Check every line of the entries for "Lyapunov", and copy the lines that hold it.

------------------------------------

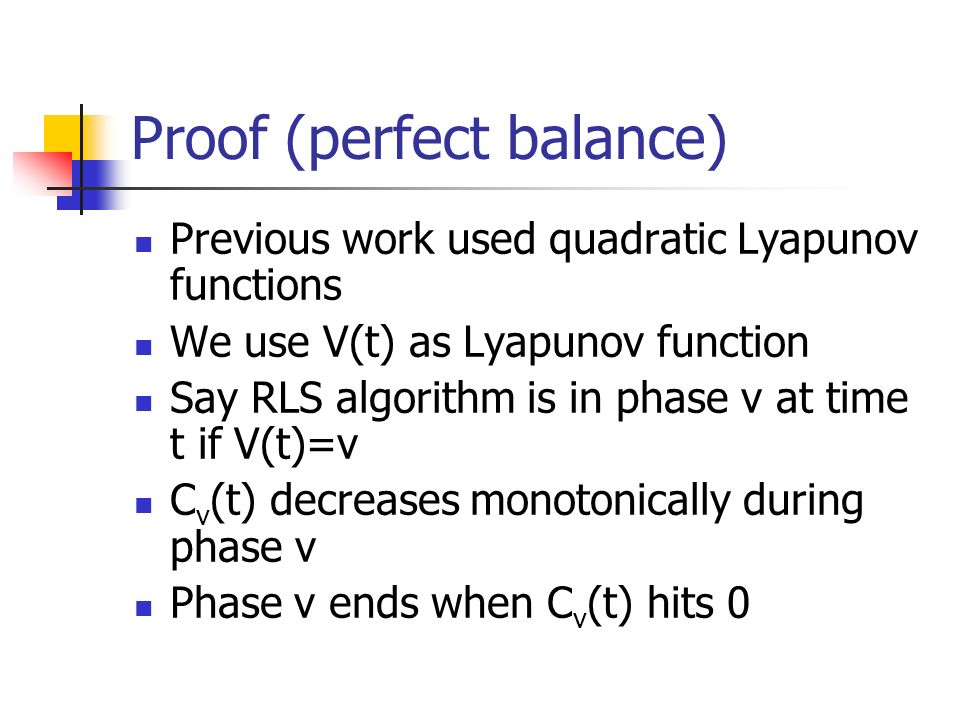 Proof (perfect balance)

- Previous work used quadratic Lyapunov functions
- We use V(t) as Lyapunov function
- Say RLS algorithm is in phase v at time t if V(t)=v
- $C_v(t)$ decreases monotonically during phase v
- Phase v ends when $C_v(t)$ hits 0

------------------------------------

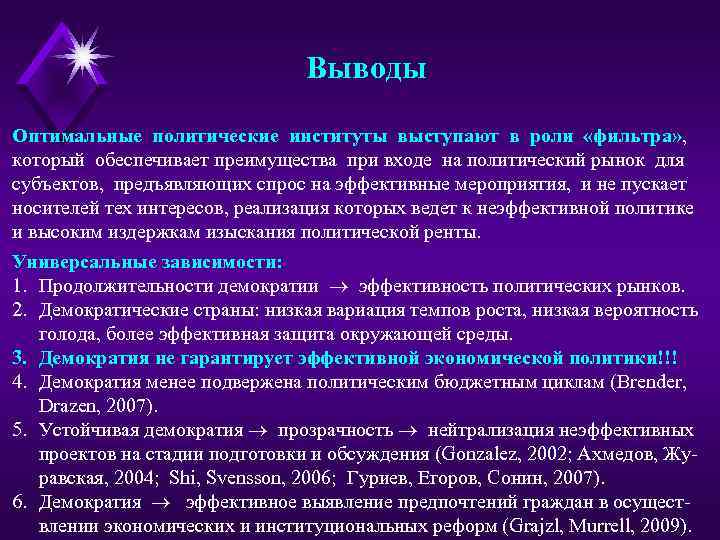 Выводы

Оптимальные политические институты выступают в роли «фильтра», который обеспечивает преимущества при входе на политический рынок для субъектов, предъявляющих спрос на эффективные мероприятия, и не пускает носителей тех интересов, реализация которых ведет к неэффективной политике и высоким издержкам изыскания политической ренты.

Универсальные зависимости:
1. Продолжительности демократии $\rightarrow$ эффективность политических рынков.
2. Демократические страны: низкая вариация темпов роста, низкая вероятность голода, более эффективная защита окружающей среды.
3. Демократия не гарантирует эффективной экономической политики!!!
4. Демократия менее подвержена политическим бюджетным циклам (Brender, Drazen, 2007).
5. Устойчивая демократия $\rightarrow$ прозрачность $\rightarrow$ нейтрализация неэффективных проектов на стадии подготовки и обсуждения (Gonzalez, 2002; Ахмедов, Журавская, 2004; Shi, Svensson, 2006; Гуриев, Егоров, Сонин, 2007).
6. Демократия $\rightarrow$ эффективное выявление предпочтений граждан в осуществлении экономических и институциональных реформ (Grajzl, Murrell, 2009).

------------------------------------

Exercise output:
- Previous work used quadratic Lyapunov functions
- We use V(t) as Lyapunov function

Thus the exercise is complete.